Con il primo motivo del ricorso i ricorrenti denunciano violazione e falsa applicazione degli artt. 327 e 369 cod. proc. civ. e della L. n. 89 del 2001, art. 4.

La Corte d’appello, sostengono i ricorrenti, avrebbe errato nel ritenere che il termine di decadenza potesse decorrere dalla data del passaggio in giudicato della sentenza di appello, senza tenere conto della intervenuta rituale e tempestiva notificazione del ricorso per cassazione, indebitamente omologando in tal modo situazioni tra loro non omogenee quali quella della mancata proposizione della impugnazione e quella in cui la impugnazione è invece stata tempestivamente notificata.

In particolare, rilevano i ricorrenti, con la notifica del ricorso inizia a decorrere il termine per il deposito, ai sensi dell’art. 369 cod. proc. civ., sicchè rispetto alla scadenza di detto termine avrebbe potuto iniziare a decorre il termine di decadenza di cui alla L. n. 89 del 2001, art. 4 divenendo la sentenza impugnata definitiva solo nel caso in cui il ricorso non fosse stato depositato tempestivamente. Nella specie, essendo stato notificato il ricorso il 30 aprile 2008, il termine di venti giorni iniziava a decorrere da tale data, con la conseguenza che solo alla data del 20 maggio 2008, per effetto del mancato deposito del ricorso e della mancata iscrizione a ruolo, la decisione di appello avrebbe potuto essere considerata definitiva.

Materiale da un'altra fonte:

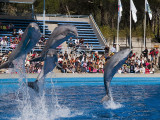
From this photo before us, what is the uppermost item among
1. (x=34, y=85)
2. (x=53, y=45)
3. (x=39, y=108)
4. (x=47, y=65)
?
(x=53, y=45)

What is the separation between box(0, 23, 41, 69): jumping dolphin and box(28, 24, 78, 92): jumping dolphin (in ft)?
2.01

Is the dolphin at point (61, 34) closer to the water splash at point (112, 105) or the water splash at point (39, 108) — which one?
the water splash at point (39, 108)

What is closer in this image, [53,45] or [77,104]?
[53,45]

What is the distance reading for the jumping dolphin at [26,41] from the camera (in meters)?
8.36

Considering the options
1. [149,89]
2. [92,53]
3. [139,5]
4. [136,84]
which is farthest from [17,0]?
[149,89]

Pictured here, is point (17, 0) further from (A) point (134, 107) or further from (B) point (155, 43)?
(A) point (134, 107)

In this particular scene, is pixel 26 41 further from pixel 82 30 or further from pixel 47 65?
pixel 82 30

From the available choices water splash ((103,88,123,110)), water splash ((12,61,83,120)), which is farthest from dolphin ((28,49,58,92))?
water splash ((103,88,123,110))

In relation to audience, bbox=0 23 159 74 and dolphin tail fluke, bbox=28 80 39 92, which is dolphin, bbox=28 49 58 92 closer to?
dolphin tail fluke, bbox=28 80 39 92

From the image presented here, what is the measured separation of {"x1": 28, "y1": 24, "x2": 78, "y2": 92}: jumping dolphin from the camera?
9008 mm

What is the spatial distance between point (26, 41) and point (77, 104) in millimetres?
3297

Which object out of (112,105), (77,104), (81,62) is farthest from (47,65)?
(81,62)

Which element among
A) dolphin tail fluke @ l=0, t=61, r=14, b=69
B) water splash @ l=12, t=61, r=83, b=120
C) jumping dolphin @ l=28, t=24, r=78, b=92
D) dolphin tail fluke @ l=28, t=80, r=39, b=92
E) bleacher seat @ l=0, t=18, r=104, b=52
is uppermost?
bleacher seat @ l=0, t=18, r=104, b=52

Con il secondo motivo, i ricorrenti denunciano vizio di motivazione censurando la sentenza impugnata nella parte in cui ha ritenuto che la sentenza della Corte d’appello fosse passata in giudicato il 26 aprile 2008 nonostante la notifica del ricorso per cassazione e ha ritenuto necessario il deposito del ricorso anche al limitato fine di una dichiarazione di improcedibilità.

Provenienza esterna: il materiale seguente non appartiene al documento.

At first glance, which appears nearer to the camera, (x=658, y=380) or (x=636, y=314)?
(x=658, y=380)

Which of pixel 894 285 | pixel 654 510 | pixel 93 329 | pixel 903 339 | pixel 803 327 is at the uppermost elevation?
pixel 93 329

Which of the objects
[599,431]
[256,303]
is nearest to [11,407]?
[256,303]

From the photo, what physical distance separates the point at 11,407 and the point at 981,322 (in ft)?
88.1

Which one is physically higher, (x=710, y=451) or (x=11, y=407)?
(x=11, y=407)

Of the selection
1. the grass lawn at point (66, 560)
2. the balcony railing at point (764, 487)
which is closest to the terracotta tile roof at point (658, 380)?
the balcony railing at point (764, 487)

Il ricorso, i cui due motivi possono essere esaminati congiuntamente per evidenti ragioni di connessione, è infondato e va rigettato.

La proposizione del ricorso per cassazione si articola in due fasi:

la prima, finalizzata alla notificazione del ricorso alla controparte entro il termine di sessanta giorni dalla notificazione della sentenza impugnata ovvero entro il termine di sei mesi (un anno, secondo la disciplina ratione temporis applicabile) dalla pubblicazione della sentenza impugnata; una seconda fase, finalizzata al deposito del ricorso presso la cancelleria della Corte di cassazione, da effettuare entro il termine di venti giorni dall’ultima notificazione alle parti contro le quali è proposto.

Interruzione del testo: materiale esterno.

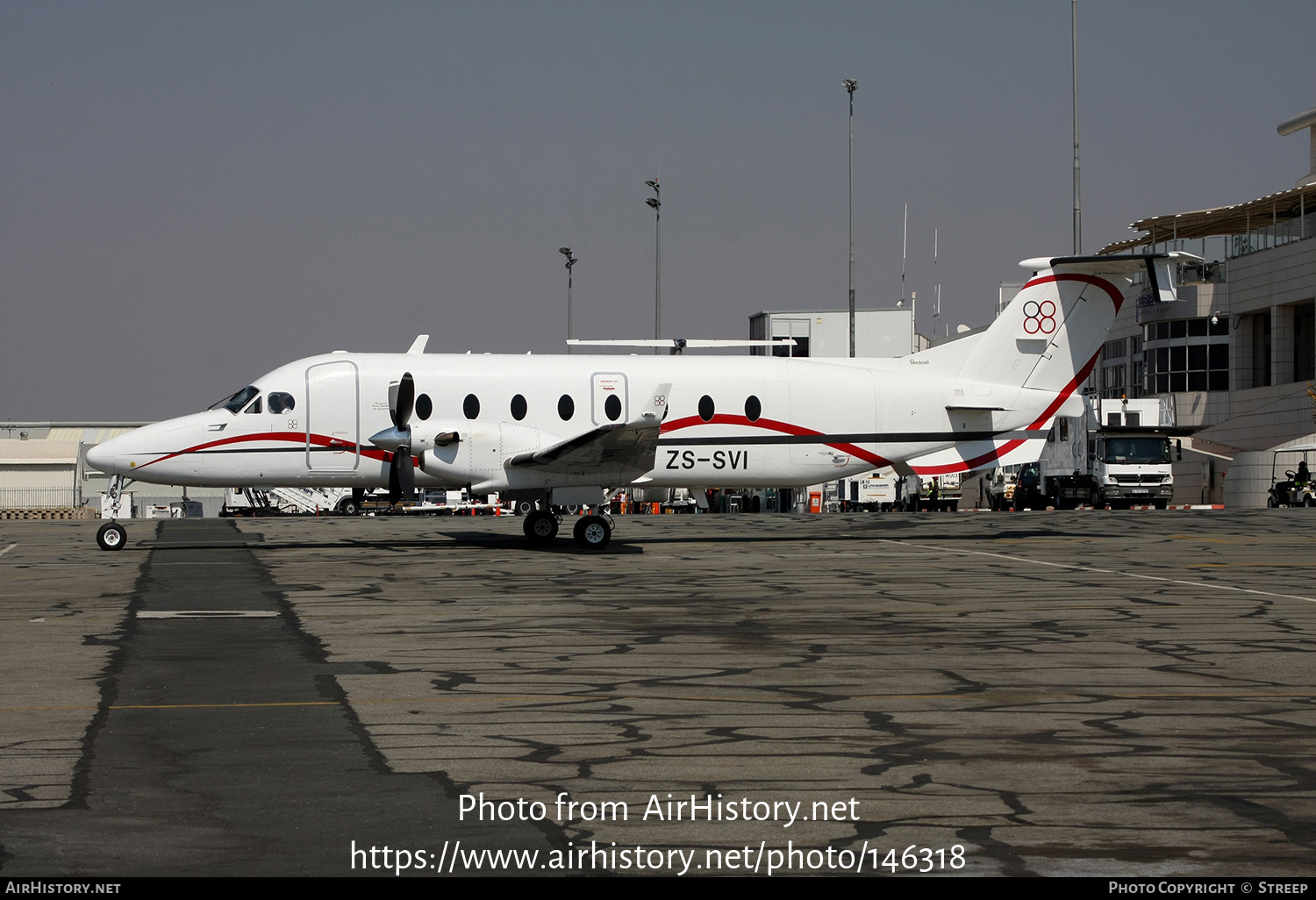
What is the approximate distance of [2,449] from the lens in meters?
83.2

Riguardato da punto di vista del giudice di legittimità e ai fini dell’insorgere dell’obbligo di pervenire alla decisione sul ricorso in un termine ragionevole, il procedimento impugna torio può ritenersi compiuto solo con il deposito del ricorso, nel senso che solo con tale adempimento sorge per il giudice di legittimità l’obbligo di provvedere. Ove il deposito del ricorso con l’iscrizione a ruolo dello stesso non avvenga non può dunque ritenersi che un giudizio di impugnazione sia pendente e che quindi di detto giudizio, o del termine necessario per il deposito, possa tenersi conto ai fini della individuazione del termine di decadenza della domanda di equa riparazione che, ai sensi della L. n. 89 del 2001, art. 4, comma 1, può essere proposta durante la pendenza del procedimento nel cui ambito la violazione si assume verificata, ovvero, a pena di decadenza, entro sei mesi dal momento in cui la decisione, che conclude il medesimo procedimento, è divenuta definitiva.

Correttamente, dunque, la Corte d’appello ha ritenuto che il termine di decadenza per la proposizione, nel caso di specie, della domanda dovesse essere individuato nel termine di sei mesi decorrente dal passaggio in giudicato della sentenza di appello, non essendo stato iscritto a ruolo il ricorso per cassazione pure notificato alla controparte, e che conseguentemente la domanda stessa fosse inammissibile perchè proposta oltre il termine di sei mesi di cui al citato art. 4.

Il ricorso va dunque rigettato.

Non vi è luogo a provvedere sulle spese del giudizio di legittimità, avendo la difesa erariale depositato memoria ai fini della partecipazione alla discussione in pubblica udienza, ma non avendo in concreto dato seguito al preannunciato proposito.

P.Q.M.

La Corte rigetta il ricorso.

Così deciso in Roma, nella camera di consiglio della Sesta Sezione Civile della Corte suprema di Cassazione, il 8 marzo 2012.